Call it an ETF exodus.
U.S.-based exchange-traded funds have seen $7 billion leave their portfolios in May alone as the major averages stay on track for the first negative month of 2019.
But while the action might make it seem like investors are losing faith in the perpetually growing ETF market, experts say it’s more likely that buyers are simply rotating their positions — and that, in this landscape, rotating is better than selling out entirely.
Amid “slowing economic growth and slowing profits, investors should really target quality,” said Matthew Bartolini, managing director and head of SPDR Americas Research at State Street Global Advisors. “That can provide a little bit of a margin of safety if these microbursts of volatility really extend themselves.”
Bartolini, who spoke Wednesday on CNBC’s “ETF Edge,” said the Federal Reserve’s commitment to accommodative monetary policy should provide enough support for the markets for people to stay “broadly” invested.

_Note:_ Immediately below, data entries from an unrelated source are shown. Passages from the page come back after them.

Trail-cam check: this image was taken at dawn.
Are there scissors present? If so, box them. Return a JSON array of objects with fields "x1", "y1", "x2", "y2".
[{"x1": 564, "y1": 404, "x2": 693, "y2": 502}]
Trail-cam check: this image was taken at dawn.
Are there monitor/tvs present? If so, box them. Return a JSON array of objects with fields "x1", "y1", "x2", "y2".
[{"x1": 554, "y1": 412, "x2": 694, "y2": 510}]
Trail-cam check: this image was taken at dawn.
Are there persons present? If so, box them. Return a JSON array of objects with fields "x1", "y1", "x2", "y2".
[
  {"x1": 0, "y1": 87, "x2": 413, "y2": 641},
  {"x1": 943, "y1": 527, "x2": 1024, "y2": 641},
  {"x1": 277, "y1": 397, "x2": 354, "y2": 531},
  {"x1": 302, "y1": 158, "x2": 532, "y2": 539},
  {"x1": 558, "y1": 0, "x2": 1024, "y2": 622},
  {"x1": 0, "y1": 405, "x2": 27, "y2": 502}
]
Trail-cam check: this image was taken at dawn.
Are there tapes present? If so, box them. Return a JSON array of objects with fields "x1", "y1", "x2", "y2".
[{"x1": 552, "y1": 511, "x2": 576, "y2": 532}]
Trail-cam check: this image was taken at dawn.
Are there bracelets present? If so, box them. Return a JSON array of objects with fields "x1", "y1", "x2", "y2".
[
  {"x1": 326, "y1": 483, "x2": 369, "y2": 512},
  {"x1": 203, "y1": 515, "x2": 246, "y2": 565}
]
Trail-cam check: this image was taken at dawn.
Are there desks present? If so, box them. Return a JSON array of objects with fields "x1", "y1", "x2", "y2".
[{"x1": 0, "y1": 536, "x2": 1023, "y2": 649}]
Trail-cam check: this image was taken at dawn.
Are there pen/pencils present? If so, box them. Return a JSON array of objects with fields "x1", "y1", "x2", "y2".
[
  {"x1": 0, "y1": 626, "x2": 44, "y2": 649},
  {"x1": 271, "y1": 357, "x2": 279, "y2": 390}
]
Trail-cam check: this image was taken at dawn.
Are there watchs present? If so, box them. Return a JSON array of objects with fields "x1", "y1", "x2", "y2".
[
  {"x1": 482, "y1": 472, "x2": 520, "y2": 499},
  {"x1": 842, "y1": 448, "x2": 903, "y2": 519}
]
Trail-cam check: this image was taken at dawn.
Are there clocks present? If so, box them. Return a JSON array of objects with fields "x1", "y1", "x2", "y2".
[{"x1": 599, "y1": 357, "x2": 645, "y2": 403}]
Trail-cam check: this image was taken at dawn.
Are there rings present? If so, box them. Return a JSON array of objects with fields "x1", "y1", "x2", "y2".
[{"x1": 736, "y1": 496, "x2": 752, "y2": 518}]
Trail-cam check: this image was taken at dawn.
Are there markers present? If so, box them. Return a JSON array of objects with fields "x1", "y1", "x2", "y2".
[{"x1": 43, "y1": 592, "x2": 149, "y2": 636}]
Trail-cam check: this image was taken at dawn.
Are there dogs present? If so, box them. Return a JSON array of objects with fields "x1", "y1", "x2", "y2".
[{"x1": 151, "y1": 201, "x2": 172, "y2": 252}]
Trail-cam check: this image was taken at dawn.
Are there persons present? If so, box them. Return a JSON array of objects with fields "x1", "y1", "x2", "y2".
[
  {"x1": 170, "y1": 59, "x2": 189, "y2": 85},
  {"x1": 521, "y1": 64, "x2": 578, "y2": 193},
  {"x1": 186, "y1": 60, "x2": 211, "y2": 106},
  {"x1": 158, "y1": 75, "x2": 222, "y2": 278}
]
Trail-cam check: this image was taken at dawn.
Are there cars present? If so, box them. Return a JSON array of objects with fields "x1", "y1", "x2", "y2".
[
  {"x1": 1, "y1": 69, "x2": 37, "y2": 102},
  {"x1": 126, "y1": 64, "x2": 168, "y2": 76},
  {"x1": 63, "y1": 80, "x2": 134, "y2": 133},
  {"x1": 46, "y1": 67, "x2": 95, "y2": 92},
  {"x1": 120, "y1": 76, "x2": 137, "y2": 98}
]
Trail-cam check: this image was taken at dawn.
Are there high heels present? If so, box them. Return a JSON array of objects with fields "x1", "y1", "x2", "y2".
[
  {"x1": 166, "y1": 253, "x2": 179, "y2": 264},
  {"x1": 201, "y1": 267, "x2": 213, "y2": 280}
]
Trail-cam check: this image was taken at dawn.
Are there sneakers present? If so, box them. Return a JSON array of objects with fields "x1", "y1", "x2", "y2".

He noted that he’s seen ETFs focused on fixed income, government assets and aggregate exposure garner interest in recent weeks.
“I think what this tells us is that investors are willing to stay invested, but move towards more high-quality names with sustainable cash flows and high-quality balance sheets because, typically, in an economic slowdown, those are the types of stocks that tend to outperform,” he said. “That really just shows the sophisticated and tactical nature that ETFs can provide for clients that are moving in and out of the market based on the latest information.”